The ruling came in a case where the restaurant admitted that a chair from which the plaintiff claimed to have fallen and injured herself was damaged prior to the incident. 
The High Court upheld an earlier decision of the Circuit Court, which had been appealed by the plaintiff. 
The High Court decided the only purpose that would be served by handing over the CCTV footage in advance of the plaintiff giving evidence and undergoing cross examination was whether the assertion that they fell to the ground was correct. 
The CCTV material being sought by way of discovery went “exclusively to the issue of the plaintiff’s credit”. 
Peter Boland, director of the Alliance for Insurance Reform, said the data protection law, and the laws in relation to public and employer liability, are “sometimes at odds with each other, and in this particular case they were at odds”. 
The alliance was aware of many similar cases, where liability was not an issue and a plaintiff had got access to CCTV footage prior to setting out their version of events in a sworn affidavit. 

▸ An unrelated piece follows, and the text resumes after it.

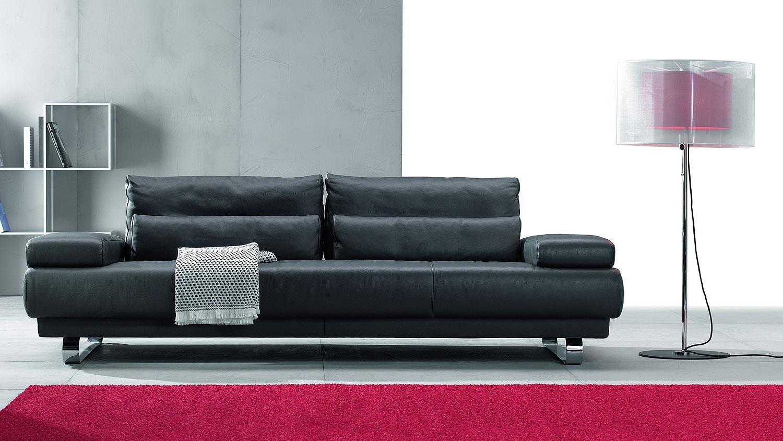 polsterm bel leder schillig. Black Bedroom Furniture Sets. Home Design Ideas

In some instances, people made data access requests to get CCTV footage and then made their claims for personal injury. 
“This is a source of great frustration to members who feel that the cases are being built around the CCTV footage.” 
‘Landmark judgement’ 
Pat McDonagh, the founder of Supermacs, said the High Court judgment was a “landmark judgment”. He wondered why it was that Supermacs had to take the case when there were “all these insurance companies that are dealing with cases like this, week in, week out, all across the country”. 
Neil McDonnell, chief executive of the small and medium-sized businesses organisation Isme, said it believed that the Office of the Data Protection Commissioner took too much of an “absolutist position” in relation to data access rights in situations where the data was held by a body being sued. 
He would like to see the matter being “straightened out. There is no need for people to get access to their CCTV footage, prior to swearing their affidavit”. 
The competing rights of the parties need to be weighed up, he said. “You can’t have an absolutist right to data. The system is really gamed now, and the data protection laws are being used to do it.” 
In a recent letter to the Data Protection Commission, he said Isme does not believe it fair that a defendant should have to comply with a data access request when the person suing has not yet complied with their obligations in relation to swearing an affidavit under the Civil Liability and Courts Act 2004.